Co prawda zysk operacyjny firmy wzrósł o ponad 15%, do 3,71 mld forintów (18,8 mln USD) w porównaniu z II kwartałem ubiegłego roku. Wcześniej jednak analitycy spekulowali, że mógł on osiągnąć pułap nawet 4,58 mld forintów. Dla porównania, w I kwartale na działalności podstawowej BorsodChem zarobił aż o 72% więcej niż przed rokiem.
Słabszy od oczekiwań wynik BorsodChem tłumaczy m.in. cenami surowców i słabnącym popytem. Spowodowało to obniżenie ceny głównego produktu - płytek PCV. Od marca średnia cena surowców do ich produkcji spadła o 14,5%, do 810 euro za tonę, podczas gdy cena etylenu wzrosła z 740 do 750 euro za tonę. W wyniku tego BorsodChem na każdej tonie gotowego PCV zarobił o 58 euro mniej. Spółka zapowiedziała jednak, że do końca roku podniesie ceny.
Do spowolnienia wzrostu zysku przyczynił się również niekorzystny kurs forinta, który wzmocnił się wobec euro. - Kurs utrudniał wzrost zysku z działalności operacyjnej w naszym przedsiębiorstwie - przyznał prezes węgierskiego koncernu Laszlo Kovacs.
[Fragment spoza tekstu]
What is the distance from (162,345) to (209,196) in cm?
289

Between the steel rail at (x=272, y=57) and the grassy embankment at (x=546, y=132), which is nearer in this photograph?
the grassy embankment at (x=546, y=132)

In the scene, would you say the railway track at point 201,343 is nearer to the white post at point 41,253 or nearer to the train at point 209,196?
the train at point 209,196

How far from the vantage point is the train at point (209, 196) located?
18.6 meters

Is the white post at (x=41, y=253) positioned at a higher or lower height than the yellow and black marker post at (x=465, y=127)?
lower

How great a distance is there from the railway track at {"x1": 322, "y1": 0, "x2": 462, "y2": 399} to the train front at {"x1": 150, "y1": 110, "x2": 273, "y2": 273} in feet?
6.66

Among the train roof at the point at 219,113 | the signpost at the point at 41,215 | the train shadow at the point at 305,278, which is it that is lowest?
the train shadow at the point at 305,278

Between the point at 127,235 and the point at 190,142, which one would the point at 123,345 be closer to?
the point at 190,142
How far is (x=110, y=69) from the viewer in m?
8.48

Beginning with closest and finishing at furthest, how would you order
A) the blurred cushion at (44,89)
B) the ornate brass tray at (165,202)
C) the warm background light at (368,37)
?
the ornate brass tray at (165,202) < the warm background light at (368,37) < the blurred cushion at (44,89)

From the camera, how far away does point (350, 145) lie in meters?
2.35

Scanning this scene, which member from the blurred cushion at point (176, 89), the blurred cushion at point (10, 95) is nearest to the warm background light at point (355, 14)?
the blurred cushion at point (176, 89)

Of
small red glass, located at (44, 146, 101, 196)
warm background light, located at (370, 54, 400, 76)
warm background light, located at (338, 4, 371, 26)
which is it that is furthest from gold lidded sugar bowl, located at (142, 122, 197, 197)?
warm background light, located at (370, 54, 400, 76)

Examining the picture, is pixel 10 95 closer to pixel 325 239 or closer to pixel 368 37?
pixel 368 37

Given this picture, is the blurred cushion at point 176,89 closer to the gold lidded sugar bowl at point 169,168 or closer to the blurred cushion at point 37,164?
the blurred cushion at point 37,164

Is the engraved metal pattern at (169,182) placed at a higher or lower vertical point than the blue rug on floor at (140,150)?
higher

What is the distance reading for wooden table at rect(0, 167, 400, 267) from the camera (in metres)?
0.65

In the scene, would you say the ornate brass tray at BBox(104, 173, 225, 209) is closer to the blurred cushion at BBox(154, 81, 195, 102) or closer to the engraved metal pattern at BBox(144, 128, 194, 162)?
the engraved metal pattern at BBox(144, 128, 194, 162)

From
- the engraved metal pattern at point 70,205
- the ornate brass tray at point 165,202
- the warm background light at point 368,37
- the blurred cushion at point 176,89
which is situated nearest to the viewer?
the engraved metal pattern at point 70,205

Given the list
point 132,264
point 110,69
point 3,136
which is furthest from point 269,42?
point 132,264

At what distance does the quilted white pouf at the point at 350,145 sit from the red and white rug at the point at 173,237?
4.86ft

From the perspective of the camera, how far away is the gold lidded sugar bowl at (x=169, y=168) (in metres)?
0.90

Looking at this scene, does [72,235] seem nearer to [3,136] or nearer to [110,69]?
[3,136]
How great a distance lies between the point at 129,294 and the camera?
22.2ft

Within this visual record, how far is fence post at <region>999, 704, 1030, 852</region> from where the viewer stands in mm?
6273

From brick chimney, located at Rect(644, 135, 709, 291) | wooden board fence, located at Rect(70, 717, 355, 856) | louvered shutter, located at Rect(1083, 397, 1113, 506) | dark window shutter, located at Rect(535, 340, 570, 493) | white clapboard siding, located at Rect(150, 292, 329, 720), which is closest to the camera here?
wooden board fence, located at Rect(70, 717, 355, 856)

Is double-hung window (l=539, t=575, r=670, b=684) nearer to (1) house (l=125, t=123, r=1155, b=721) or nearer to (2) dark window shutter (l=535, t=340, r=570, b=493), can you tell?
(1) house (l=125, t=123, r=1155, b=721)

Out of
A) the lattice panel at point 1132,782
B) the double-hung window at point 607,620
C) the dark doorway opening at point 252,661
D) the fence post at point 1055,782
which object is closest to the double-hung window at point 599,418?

Sprzedaż zwiększyła się o 20%, do 44,8 mld forintów. Prezes firmy ocenił, że w 2006 r. wzrost sprzedaży również będzie oscylować wokół 20% i będzie to związane z uruchomieniem nowej linii produkcyjnej w II kwartale 2006 r.
Wczoraj po południu akcje BorsodChemu notowano na giełdzie budapeszteńskiej po 2,410 HUF, natomiast na giełdzie warszawskiej po 40,80 zł.